- Nie wiedziałam o dodatkowej aktywności rzecznik rządu Iwony Sulik, uważam ją za niedopuszczalną, dlatego przyjęłam jej dymisję - powiedziała premier Ewa Kopacz.
"Fakt" napisał w czwartek, że Sulik w 2014 r., pracując u ówczesnej marszałek Sejmu Ewy Kopacz, prowadziła szkolenia z występów medialnych dla opozycji. Oprócz Sulik, dymisję złożył też szef jej doradców Adam Piechowicz oraz szefowa gabinetu Jolanta Gruszka.
- Nie wiedziałam o tej dodatkowej aktywności - uważam, że to jest niedopuszczalne, stąd moja decyzja i przyjęcie dymisji pana Piechowicza, w pierwszej kolejności i pani rzecznik - powiedziała Kopacz - Nie zgadzam się z tą dodatkową aktywnością, więc w związku z tym podpisałam dymisję - dodała.

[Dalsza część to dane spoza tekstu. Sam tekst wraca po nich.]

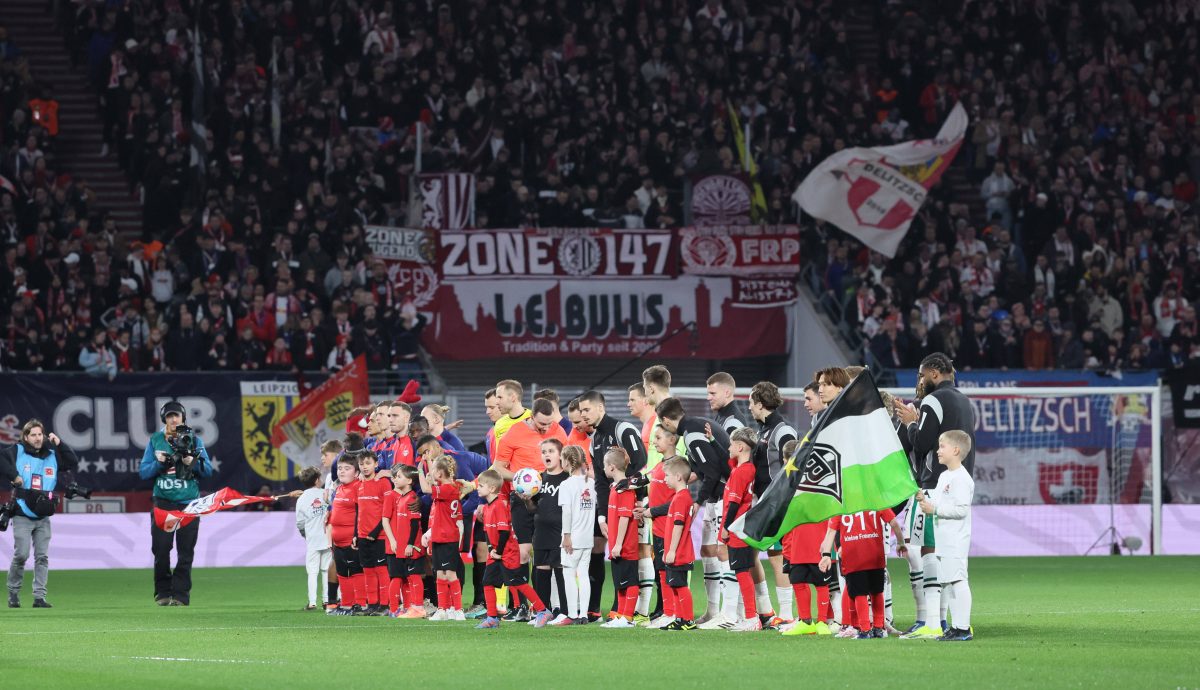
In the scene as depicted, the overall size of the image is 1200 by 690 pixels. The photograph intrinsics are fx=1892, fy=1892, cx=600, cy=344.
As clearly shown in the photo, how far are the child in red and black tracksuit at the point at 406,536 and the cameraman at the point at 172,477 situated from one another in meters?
3.44

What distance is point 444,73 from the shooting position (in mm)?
35156

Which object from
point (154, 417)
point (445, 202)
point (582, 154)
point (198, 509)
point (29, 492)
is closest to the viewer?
point (29, 492)

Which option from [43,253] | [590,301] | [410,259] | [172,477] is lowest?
[172,477]

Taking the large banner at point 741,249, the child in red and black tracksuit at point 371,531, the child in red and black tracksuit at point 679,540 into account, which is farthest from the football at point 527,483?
the large banner at point 741,249

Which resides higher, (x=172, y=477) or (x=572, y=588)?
(x=172, y=477)

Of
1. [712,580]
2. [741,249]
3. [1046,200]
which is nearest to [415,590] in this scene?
[712,580]

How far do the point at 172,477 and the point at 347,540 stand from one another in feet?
10.4

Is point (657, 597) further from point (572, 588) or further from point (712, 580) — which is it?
point (572, 588)

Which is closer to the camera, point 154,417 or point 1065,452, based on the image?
point 154,417

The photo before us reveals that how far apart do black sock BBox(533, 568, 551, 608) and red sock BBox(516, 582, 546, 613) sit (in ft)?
0.10

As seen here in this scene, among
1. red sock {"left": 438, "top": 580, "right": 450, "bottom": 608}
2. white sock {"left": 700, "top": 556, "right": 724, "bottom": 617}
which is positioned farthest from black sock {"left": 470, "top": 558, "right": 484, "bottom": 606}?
white sock {"left": 700, "top": 556, "right": 724, "bottom": 617}

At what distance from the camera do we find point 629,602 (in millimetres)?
15867

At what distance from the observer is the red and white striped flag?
3188 centimetres

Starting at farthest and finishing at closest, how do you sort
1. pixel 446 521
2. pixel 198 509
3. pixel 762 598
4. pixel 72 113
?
pixel 72 113
pixel 198 509
pixel 446 521
pixel 762 598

Kopacz: Będziemy pracować w nowym składzie
Pytana o przyczyny dymisji szefowej swego gabinetu Jolanty Gruszki, Kopacz powiedziała - Jest gabinet polityczny, zaczyna się nowe otwarcie, będziemy pracować w nowym składzie.
Premier zapowiedziała, że nazwiska następców Sulik, Piechowicza i Gruszki ujawni, kiedy będzie gotowa.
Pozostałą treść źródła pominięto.